Text:

Anwältin klagt für Eltern des ertrunkenen Soldaten Samuel Scheffelmeier

Von Christian Althoff
Blomberg (WB). Vier Jahre nach dem Tod des Marinesoldaten Samuel Scheffelmeier (21) aus Blomberg (Kreis Lippe) beginnt Mittwoch der Zivilprozess gegen den früheren Fregattenkapitän Frank M. und die Bundesrepublik Deutschland.

Der Soldat war am 6. März 2002 bei einem NATO-Manöver zusammen mit einem Kameraden aus einem kenternden Schlauchboot in die drei Grad kalte Ostsee gestürzt. 27 Minuten war dem 21-Jährigen niemand zur Hilfe gekommen. Der Fregattenkapitän hatte das Aussetzen eines Rettungsbootes wegen angeblich zu hoher Wellen verboten, und ein Beiboot hatte wegen eines seit langem defekten Kranes nicht gewassert werden können. Ein 15 Flugminuten entfernter Rettungshubschrauber war gar nicht erst angefunkt worden. Samuel Scheffelmeier ertrank ebenso wie sein Kamerad Stefan Paul. Ein Ermittlungsverfahren gegen den Kapitän wegen fahrlässiger Tötung war gegen Zahlung von 2400 Euro Geldbuße eingestellt worden.

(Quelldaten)
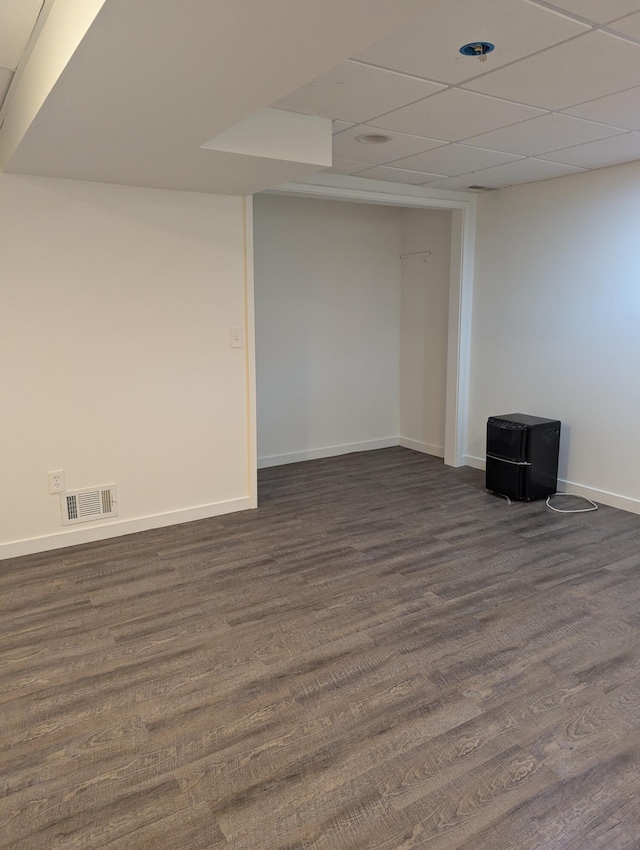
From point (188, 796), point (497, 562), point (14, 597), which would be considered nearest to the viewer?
point (188, 796)

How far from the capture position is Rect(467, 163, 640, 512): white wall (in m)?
4.23

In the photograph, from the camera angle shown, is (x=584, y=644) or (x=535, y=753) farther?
(x=584, y=644)

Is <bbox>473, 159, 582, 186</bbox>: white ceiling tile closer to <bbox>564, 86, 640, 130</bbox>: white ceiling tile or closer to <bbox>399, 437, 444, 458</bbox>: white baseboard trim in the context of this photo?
<bbox>564, 86, 640, 130</bbox>: white ceiling tile

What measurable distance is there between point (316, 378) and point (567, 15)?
398 centimetres

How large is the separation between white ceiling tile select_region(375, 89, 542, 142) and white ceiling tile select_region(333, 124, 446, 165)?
10 cm

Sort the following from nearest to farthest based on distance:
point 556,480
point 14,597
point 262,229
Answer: point 14,597 → point 556,480 → point 262,229

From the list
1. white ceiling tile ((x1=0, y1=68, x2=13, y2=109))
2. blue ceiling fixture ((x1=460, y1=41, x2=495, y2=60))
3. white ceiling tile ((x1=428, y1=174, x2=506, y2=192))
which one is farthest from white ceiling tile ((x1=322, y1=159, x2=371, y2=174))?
white ceiling tile ((x1=0, y1=68, x2=13, y2=109))

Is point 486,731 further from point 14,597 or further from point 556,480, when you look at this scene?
point 556,480

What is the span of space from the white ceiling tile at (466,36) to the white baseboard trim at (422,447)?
3928 mm

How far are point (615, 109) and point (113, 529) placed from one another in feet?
12.3

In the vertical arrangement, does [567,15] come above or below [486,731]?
above

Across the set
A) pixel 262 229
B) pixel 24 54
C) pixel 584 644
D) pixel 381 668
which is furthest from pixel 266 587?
pixel 262 229

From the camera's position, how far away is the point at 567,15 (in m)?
2.05

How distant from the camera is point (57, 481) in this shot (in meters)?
3.62
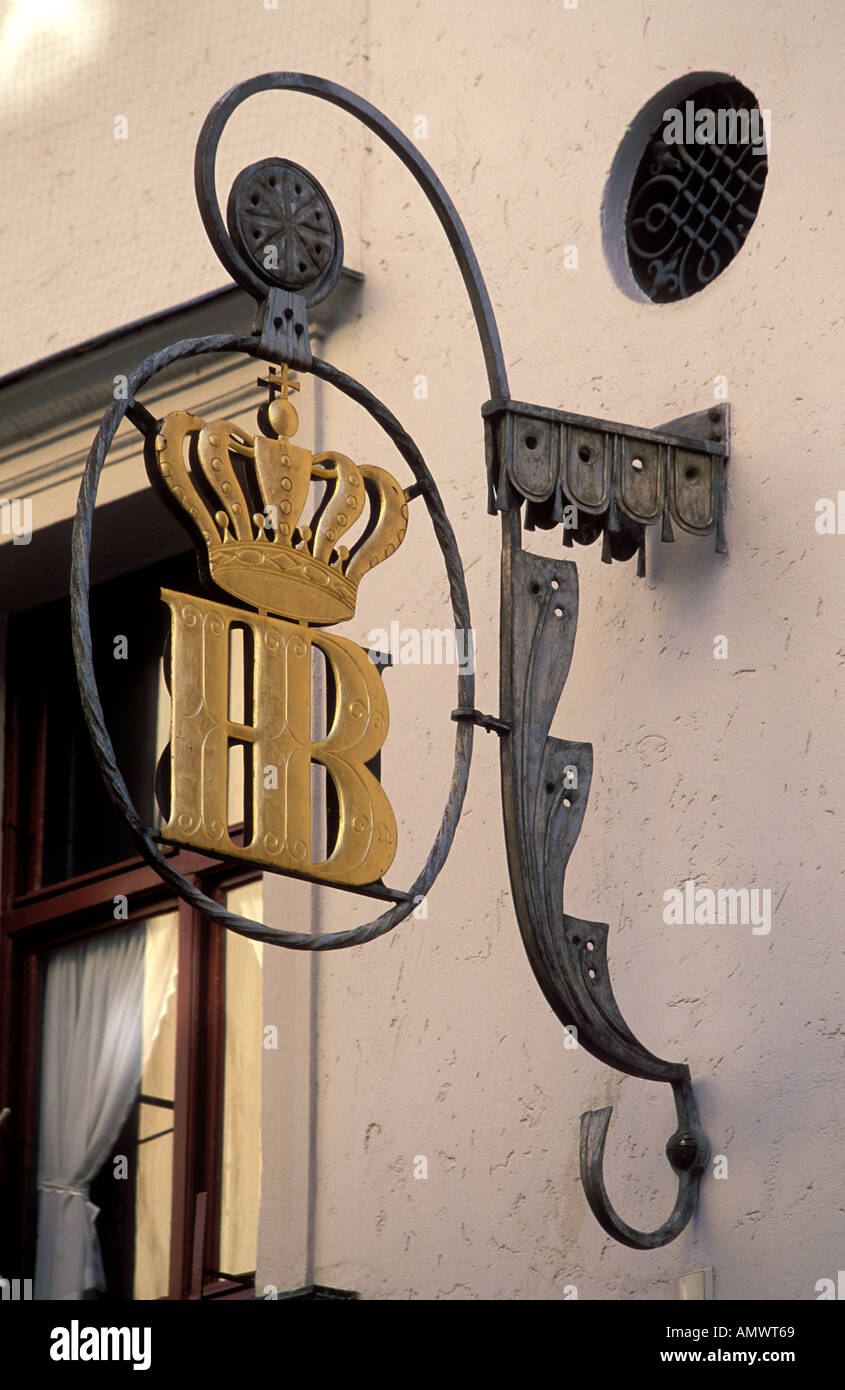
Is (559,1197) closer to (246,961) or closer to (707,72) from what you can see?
(246,961)

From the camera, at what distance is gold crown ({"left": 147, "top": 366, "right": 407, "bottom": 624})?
14.5 ft

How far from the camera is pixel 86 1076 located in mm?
6543

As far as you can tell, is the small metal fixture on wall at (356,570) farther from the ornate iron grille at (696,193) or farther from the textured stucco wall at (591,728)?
the ornate iron grille at (696,193)

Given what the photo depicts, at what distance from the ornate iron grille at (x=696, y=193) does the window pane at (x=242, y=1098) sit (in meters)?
1.78

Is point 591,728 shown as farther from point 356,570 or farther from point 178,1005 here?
point 178,1005

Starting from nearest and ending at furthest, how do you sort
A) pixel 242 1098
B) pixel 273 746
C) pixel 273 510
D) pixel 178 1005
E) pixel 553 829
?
pixel 273 746, pixel 273 510, pixel 553 829, pixel 242 1098, pixel 178 1005

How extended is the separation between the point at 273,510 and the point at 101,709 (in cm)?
46

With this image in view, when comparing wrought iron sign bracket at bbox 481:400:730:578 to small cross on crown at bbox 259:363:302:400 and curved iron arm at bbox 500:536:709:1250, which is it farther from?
small cross on crown at bbox 259:363:302:400

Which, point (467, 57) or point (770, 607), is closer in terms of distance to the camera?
point (770, 607)

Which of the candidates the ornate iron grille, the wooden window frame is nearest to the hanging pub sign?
the ornate iron grille

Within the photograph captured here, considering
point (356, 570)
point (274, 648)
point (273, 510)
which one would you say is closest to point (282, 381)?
point (273, 510)
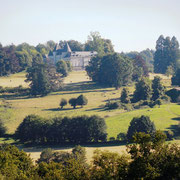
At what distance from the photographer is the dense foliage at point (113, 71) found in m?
93.8

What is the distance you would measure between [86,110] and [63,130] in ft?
64.2

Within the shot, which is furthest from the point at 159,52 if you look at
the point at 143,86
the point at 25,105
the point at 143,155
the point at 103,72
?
the point at 143,155

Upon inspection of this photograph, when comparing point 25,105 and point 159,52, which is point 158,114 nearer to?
point 25,105

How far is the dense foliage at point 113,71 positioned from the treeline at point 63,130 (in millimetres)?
48078

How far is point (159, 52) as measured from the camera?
5002 inches

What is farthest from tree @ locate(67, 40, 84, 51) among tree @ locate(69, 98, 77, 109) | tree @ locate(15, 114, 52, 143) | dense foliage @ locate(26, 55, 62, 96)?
tree @ locate(15, 114, 52, 143)

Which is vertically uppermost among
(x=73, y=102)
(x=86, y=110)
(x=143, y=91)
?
(x=143, y=91)

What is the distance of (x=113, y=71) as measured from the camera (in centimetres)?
9494

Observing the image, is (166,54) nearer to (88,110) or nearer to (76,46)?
(76,46)

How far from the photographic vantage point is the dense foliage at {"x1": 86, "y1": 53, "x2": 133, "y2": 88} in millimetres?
93750

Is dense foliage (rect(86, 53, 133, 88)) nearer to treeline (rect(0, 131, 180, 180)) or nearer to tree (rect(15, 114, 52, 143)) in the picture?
tree (rect(15, 114, 52, 143))

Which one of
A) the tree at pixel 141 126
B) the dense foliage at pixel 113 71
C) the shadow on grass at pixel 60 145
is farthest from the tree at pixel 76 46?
the shadow on grass at pixel 60 145

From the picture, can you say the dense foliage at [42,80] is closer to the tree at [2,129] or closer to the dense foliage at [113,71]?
the dense foliage at [113,71]

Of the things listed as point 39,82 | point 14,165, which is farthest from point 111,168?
point 39,82
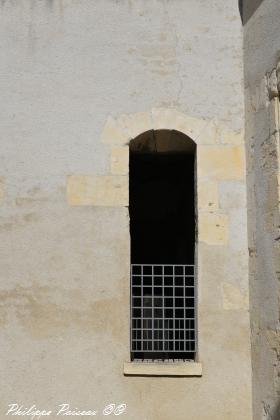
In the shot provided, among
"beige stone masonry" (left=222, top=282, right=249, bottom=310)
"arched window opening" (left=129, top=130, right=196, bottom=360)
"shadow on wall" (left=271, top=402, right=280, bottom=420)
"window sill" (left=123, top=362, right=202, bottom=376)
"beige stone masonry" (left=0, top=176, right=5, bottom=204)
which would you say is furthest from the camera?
"arched window opening" (left=129, top=130, right=196, bottom=360)

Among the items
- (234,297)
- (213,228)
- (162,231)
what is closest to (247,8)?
(213,228)

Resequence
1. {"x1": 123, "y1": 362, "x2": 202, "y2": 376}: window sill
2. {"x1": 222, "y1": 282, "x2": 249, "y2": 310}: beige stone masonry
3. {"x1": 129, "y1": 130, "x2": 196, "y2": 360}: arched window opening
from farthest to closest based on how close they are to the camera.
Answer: {"x1": 129, "y1": 130, "x2": 196, "y2": 360}: arched window opening → {"x1": 222, "y1": 282, "x2": 249, "y2": 310}: beige stone masonry → {"x1": 123, "y1": 362, "x2": 202, "y2": 376}: window sill

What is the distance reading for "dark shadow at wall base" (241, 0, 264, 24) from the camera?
6520 millimetres

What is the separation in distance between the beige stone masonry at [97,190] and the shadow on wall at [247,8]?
6.37ft

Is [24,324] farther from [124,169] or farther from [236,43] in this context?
[236,43]

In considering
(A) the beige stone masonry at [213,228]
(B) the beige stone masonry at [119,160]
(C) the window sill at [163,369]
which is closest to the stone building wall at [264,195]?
(A) the beige stone masonry at [213,228]

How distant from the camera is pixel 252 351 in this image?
630cm

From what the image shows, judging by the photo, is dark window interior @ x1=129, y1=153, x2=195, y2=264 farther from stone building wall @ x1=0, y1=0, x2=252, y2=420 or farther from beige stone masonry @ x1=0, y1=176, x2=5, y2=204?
beige stone masonry @ x1=0, y1=176, x2=5, y2=204

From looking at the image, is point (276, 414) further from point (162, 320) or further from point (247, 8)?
point (247, 8)

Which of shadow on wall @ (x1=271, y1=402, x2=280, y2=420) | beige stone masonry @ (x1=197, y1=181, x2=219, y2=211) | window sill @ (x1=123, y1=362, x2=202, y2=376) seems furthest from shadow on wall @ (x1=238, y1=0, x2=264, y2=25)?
shadow on wall @ (x1=271, y1=402, x2=280, y2=420)

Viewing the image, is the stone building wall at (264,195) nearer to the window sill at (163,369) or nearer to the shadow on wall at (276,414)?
the shadow on wall at (276,414)

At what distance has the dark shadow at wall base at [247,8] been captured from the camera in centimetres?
652

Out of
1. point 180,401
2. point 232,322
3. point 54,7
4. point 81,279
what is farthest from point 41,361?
point 54,7

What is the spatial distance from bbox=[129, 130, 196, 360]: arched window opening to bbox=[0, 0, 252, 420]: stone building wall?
388 mm
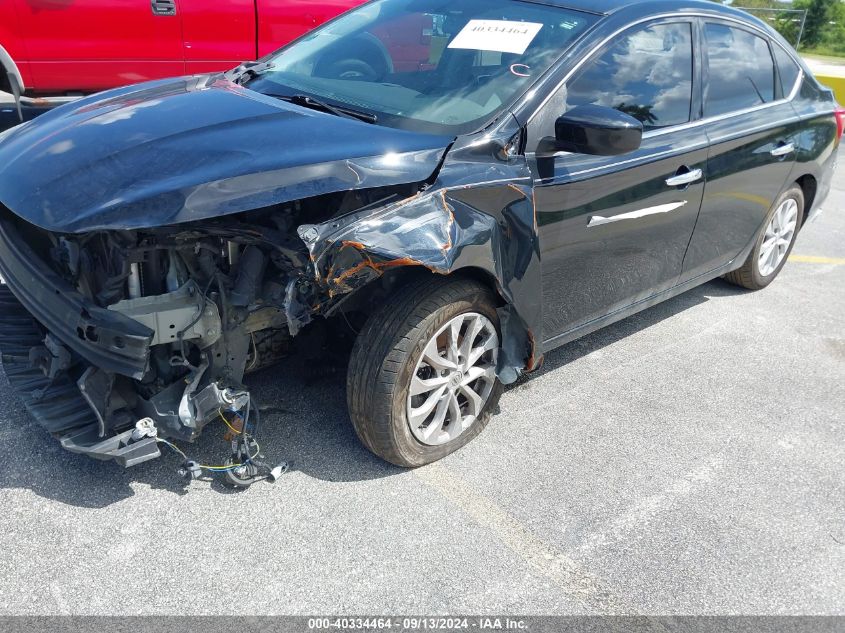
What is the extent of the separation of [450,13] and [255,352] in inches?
69.8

Teile der Übung:
A - Entscheide, ob die folgenden Aussagen mit dem Text übereinstimmen, und belege jede Antwort mit ja oder nein sowie den ausschlaggebenden Worten des Textes als wörtliches Zitat: (i) Der Fregattenkapitän untersagte, ein Rettungsboot auszusetzen. (ii) Ein Rettungshubschrauber wurde sofort angefunkt. (iii) Das Ermittlungsverfahren gegen den Kapitän wurde gegen eine Geldbuße eingestellt.
B - Wie viele Minuten kam dem 21-Jährigen laut Text niemand zu Hilfe?

Lösungen je Aufgabe:
A -
(i) Ja: „Der Fregattenkapitän hatte das Aussetzen eines Rettungsbootes wegen angeblich zu hoher Wellen verboten“
(ii) Nein: „Ein 15 Flugminuten entfernter Rettungshubschrauber war gar nicht erst angefunkt worden.“
(iii) Ja: „Ein Ermittlungsverfahren gegen den Kapitän wegen fahrlässiger Tötung war gegen Zahlung von 2400 Euro Geldbuße eingestellt worden.“

B - 27 Minuten.